## Enunciado del ejercicio
Enumera los personajes que, según el texto sobre Eurovisión, suben al escenario y resultan inexplicables para la Europa oficial.

─── Extracto proporcionado

Una sucia barretina.


Yo veo el Festival de Eurovisión. Lo veo, si puedo. Me desagrada el sistema de votación (que tarde o temprano acabará abandonando la organización, por la injusticia manifiesta en el reparto de votos obligados que son, desde hace años, aburridísima moneda de cambio de la política territorial), pero el desarrollo del Festival me interesa en muchos sentidos; y no sólo en el sentido musical, que a menudo raya en el feísmo más kitsch, sino -y sobre todo- en el aspecto social: me asombra contemplar qué imagen quieren dar de sí mismos los países más alejados del primer plano de la política internacional; observo los progresos estéticos que se esfuerzan por hacer aquellos pequeños o grandes territorios que aún arrastran conflictos bélicos y extremas desigualdades sociales dentro de sí; me enternece ver cómo suben al escenario personajes inexplicables para la Europa oficial: campesinos tocando flautas autóctonas; danzarines con trajes regionales portando búcaros; tañedores de fídulas y demás instrumentos étnicos amplificados; personajes ataviados y listos para trashumar; señoras sobrealimentadas y en plena menopausia, haciendo gorgoritos más propios de una boda en Kazajistán que de una muestra pop... Esto es lo que me fascina del Festival de Eurovisión!

──────
─── Filas de datos

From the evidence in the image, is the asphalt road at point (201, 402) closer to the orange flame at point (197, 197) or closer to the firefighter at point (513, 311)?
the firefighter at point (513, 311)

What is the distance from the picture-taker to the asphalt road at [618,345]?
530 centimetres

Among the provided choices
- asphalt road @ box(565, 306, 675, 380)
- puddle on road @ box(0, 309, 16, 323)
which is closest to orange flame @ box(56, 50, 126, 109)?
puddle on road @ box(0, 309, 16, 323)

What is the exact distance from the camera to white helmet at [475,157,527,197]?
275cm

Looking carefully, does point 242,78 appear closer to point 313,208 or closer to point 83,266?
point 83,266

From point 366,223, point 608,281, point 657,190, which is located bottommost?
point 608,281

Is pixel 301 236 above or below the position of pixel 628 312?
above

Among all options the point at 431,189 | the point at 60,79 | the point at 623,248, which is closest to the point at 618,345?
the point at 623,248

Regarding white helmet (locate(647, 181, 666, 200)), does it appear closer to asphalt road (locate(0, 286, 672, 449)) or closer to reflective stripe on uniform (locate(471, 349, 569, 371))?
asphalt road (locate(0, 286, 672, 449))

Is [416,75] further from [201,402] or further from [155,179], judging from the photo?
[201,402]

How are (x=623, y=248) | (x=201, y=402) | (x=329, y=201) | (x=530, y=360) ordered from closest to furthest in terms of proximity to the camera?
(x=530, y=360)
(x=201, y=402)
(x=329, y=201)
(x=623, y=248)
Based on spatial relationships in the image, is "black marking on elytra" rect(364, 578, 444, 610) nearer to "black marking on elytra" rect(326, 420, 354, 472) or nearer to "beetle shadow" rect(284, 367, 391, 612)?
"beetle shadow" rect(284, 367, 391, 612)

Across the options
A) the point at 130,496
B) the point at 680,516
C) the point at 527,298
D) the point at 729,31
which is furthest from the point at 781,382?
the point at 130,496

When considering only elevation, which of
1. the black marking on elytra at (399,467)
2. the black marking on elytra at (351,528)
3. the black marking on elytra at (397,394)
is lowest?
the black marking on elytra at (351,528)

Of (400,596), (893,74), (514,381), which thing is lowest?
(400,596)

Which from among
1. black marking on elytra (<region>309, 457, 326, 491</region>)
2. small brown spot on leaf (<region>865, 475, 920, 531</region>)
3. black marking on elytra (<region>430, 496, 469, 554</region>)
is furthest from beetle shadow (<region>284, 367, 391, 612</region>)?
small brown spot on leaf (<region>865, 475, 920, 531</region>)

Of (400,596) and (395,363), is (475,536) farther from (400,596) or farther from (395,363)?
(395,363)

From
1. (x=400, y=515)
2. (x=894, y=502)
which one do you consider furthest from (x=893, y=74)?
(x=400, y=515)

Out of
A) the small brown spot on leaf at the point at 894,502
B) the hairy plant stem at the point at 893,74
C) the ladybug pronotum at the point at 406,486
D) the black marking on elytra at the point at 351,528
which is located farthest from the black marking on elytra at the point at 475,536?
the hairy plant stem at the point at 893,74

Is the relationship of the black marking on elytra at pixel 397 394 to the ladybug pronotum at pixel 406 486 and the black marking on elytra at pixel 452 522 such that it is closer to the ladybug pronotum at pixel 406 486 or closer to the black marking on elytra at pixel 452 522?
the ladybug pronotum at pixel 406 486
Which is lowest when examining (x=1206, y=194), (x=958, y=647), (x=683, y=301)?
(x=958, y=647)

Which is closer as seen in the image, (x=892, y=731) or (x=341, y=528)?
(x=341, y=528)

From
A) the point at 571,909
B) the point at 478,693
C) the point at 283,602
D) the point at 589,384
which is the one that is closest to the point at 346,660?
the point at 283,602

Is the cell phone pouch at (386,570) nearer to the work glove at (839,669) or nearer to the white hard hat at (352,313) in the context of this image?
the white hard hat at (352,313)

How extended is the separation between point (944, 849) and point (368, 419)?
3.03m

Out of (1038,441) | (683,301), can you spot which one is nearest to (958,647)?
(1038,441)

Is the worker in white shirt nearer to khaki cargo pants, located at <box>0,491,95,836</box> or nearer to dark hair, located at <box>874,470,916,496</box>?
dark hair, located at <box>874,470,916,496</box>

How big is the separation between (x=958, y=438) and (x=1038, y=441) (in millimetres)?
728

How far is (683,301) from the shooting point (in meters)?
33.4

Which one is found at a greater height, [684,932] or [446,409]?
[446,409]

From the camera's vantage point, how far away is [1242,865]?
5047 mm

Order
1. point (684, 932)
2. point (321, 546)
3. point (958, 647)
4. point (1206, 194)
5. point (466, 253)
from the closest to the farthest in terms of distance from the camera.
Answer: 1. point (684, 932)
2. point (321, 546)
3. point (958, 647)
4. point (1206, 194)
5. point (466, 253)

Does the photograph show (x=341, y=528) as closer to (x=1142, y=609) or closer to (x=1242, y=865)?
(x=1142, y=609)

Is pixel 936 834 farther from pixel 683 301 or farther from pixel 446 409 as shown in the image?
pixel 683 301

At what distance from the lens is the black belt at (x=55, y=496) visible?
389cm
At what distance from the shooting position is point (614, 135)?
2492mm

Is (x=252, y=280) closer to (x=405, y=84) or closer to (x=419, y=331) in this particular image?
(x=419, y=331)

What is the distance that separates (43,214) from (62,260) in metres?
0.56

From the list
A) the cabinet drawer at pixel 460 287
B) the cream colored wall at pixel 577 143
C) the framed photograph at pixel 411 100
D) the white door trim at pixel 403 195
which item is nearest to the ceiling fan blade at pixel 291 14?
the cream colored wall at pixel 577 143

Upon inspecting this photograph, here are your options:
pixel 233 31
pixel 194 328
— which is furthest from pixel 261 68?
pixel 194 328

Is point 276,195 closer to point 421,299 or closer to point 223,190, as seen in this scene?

──────

## Resultado obtenido
- campesinos tocando flautas autóctonas
- danzarines con trajes regionales portando búcaros
- tañedores de fídulas y demás instrumentos étnicos amplificados
- personajes ataviados y listos para trashumar
- señoras sobrealimentadas y en plena menopausia, haciendo gorgoritos más propios de una boda en Kazajistán que de una muestra pop